Measures vs. Columns vs. Tables
DAX can output three key results:
Calculated Measures
Calculated Columns
Calculated Tables
When using DAX, a key foundation you must understand is when to use measures, columns and tables.
Calculated Measures return a value, these can be either numbers, dates or text.
Note: Generally best practice dictates when results are numeric thus work with aggregation, we should use
measures. These are processed on the go thus take up less resources (although cases may differ).
e.g. to calculate gross profit in £ via “Gross Profit = SUMX([Revenue]-[Cost of Goods Sold])”
|
14
Calculated Columns return an additional column of values for each row on the table.

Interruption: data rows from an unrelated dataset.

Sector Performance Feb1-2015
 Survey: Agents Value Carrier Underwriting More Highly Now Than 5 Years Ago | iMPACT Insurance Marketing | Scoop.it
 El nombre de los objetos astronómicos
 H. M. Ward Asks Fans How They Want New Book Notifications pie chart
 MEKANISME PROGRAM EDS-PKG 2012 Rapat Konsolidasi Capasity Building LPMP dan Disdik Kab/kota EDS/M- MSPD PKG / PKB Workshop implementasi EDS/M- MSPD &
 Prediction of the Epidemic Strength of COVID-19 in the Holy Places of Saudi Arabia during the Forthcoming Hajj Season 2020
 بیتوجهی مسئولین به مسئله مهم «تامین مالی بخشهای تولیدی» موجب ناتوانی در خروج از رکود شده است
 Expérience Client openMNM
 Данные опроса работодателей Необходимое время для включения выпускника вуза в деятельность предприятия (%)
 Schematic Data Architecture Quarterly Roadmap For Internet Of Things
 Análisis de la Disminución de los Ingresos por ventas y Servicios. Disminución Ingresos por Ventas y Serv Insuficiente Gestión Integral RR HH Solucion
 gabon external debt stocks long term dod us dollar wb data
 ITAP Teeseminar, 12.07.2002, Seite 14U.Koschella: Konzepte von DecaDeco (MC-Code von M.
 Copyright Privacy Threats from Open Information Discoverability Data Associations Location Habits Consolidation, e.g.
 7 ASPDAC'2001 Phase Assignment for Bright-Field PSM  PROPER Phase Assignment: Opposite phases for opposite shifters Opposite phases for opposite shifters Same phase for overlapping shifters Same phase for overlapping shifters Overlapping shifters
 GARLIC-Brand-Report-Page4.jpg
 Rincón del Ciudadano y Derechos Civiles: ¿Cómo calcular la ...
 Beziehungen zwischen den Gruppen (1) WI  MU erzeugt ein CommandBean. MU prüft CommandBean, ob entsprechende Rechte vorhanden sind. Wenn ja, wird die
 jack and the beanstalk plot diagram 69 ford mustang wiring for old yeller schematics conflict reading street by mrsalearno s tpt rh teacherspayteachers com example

Note: Generally best practice dictates to use columns when the results are unique for each row and cannot
be aggregated. This is generally cases where the outcome is dates, text or needs conditional formatting. As
these columns are relative to the table thus calculated and stored on the table they taking up more
resources than measures.
e.g. to extract the month name out of a full date we first extract the month number then translate
it into text via “Month Name = SWITCH([Month Number],
1, "Jan",
2, "Feb",
3, "Mar", …….. , BLANK())”
Calculated Tables return a table of rows based on a new calculation or an extract from a related table.
Note: Generally these are used when we need to restructure data, group or extract other lists forms from
exiting datasets.
e.g. to create a list of customers from a historical purchase records we could extract each distinct
costumer code via “Customers = DISTINCT('Table'[Customer Code])”
Measures, Columns and Tables working together
In this case example we have a table with transactional values and their corresponding dates; to gain better
granularity on our date filtering can create a calendar table to link into the original transactional table.
Note: here we are required to generate a table consisting of rows with unique values based on the
transaction dates recorded in our original dataset.
First we create two calculated measures to find the earliest and latest dates present via “Earliest
Date = MIN('Table'[Date])” and “Latest Date = MAX('Table'[Date])” on the transactional table.
Second we create a calculated table that also considers the measures to define the start and end
date range for the function that generates the table via “Calendar = CALENDAR([Earliest Date],
[Latest Date])”.
Then, we connect the two tables using the [Date] columns then hiding the transactional[Date]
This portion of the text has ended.